I'm stuck with this thing:
Let $F$ be a field of characteristic $\neq 2$, let $D$ be a 4 dimensional noncommutative division algebra over $F$. For $x\in D\smallsetminus F, F[x]$ is a field of degree 2 over $F$, as $D$ is not commutative.
Why does this hold? I can show that $F[x]$ is a field only by knowing that $\dim_F F[x]=2$. We have the generalization for division rings of the multiplicative formula for the degree of a field extension (here). But in order to be able to use it (by saying that $n\mid 4, n\neq 1,4 \Rightarrow n=2$), I need to know in advance that $F[x]$ is a division ring (and I don't know that, since I haven't shown yet that $F[x]^{-1} \subseteq F[x]$.
It looks like a vicious circle. Thank you in advance!
EDIT: The question arose by reading the proof of Prop. 1.2 (bottom of the first page here).
The subring $F[x]$ of $D$ generated by $F$ and $x$ is commutative, because $F$ is contained in the center of $D$.
Since $D$ is finite-dimensional over $F$, also $F[x]$ is.
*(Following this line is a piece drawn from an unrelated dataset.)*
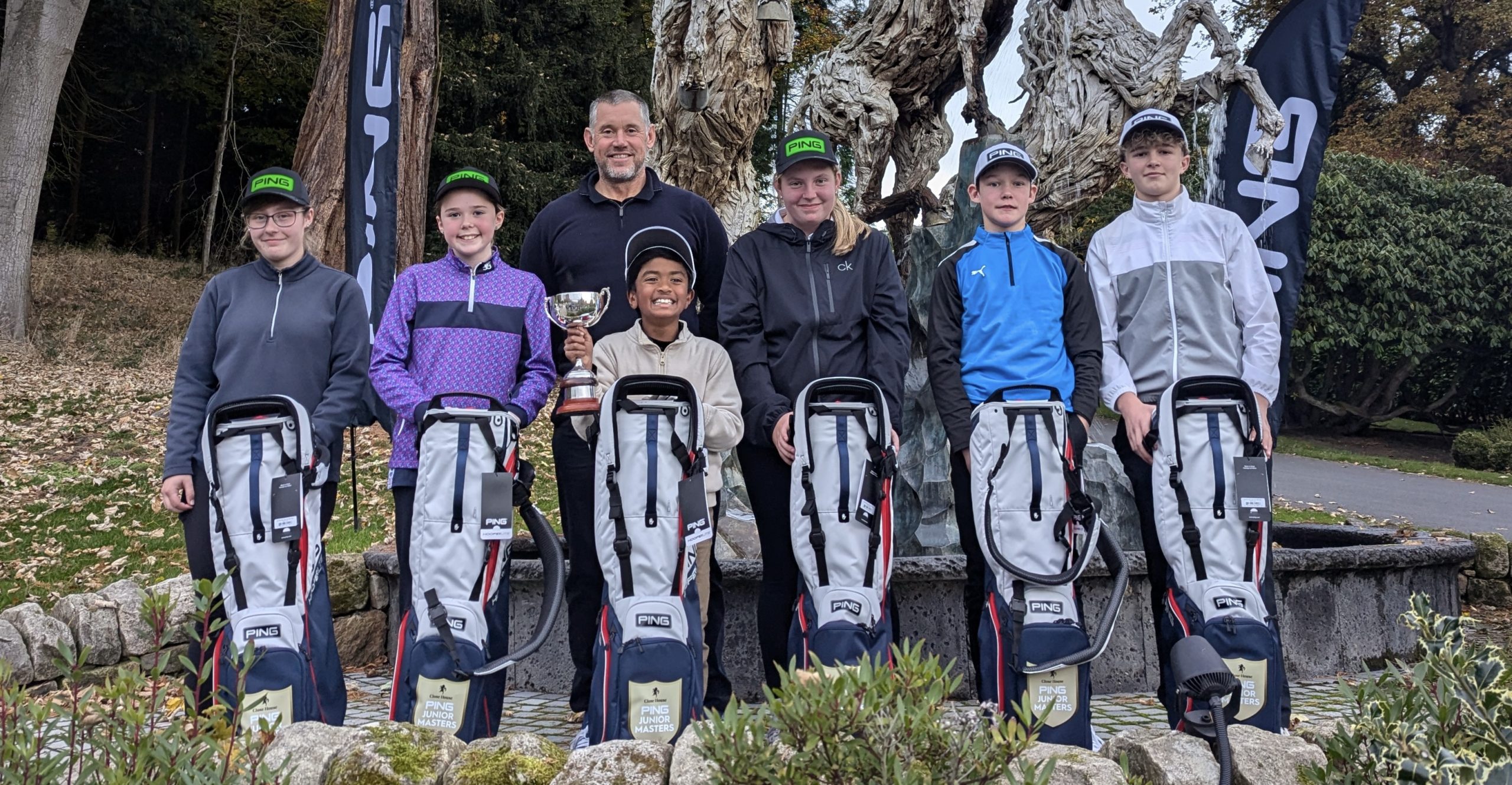 PING Junior Masters 2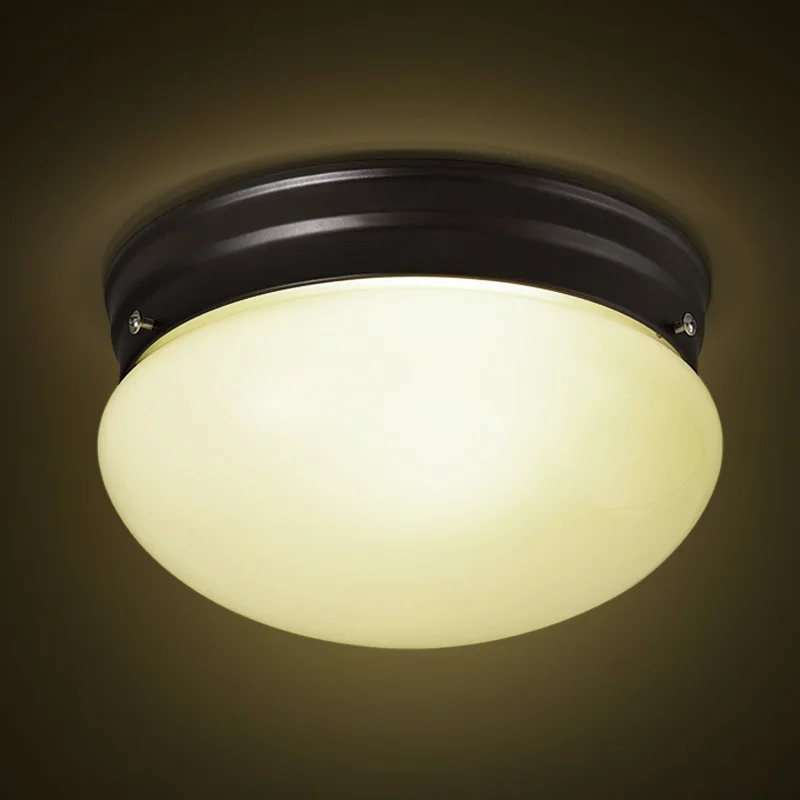 

IWHD Two-Color Adjustable Light Ceiling Lamp Glass Retro Led Ceiling Lights Bedroom Lamparas de Techo Home Lighting Fixtures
Let $y\in F[x]$, $y\ne0$; in particular $y$ satisfies a polynomial of minimal degree over $F$, say $a_0+a_1X+\dots+a_nX^n$. Then $a_0\ne0$, otherwise the degree would not be minimal.
Since $D$ is a division ring, $y^{-1}\in D$; therefore $$ a_0y^{-1}+a_1+a_2y+\dots+a_ny^{n-1}=0 $$ and $a_0\ne0$ implies $y^{-1}\in F[x]$.
Hence $F[x]$ is a field.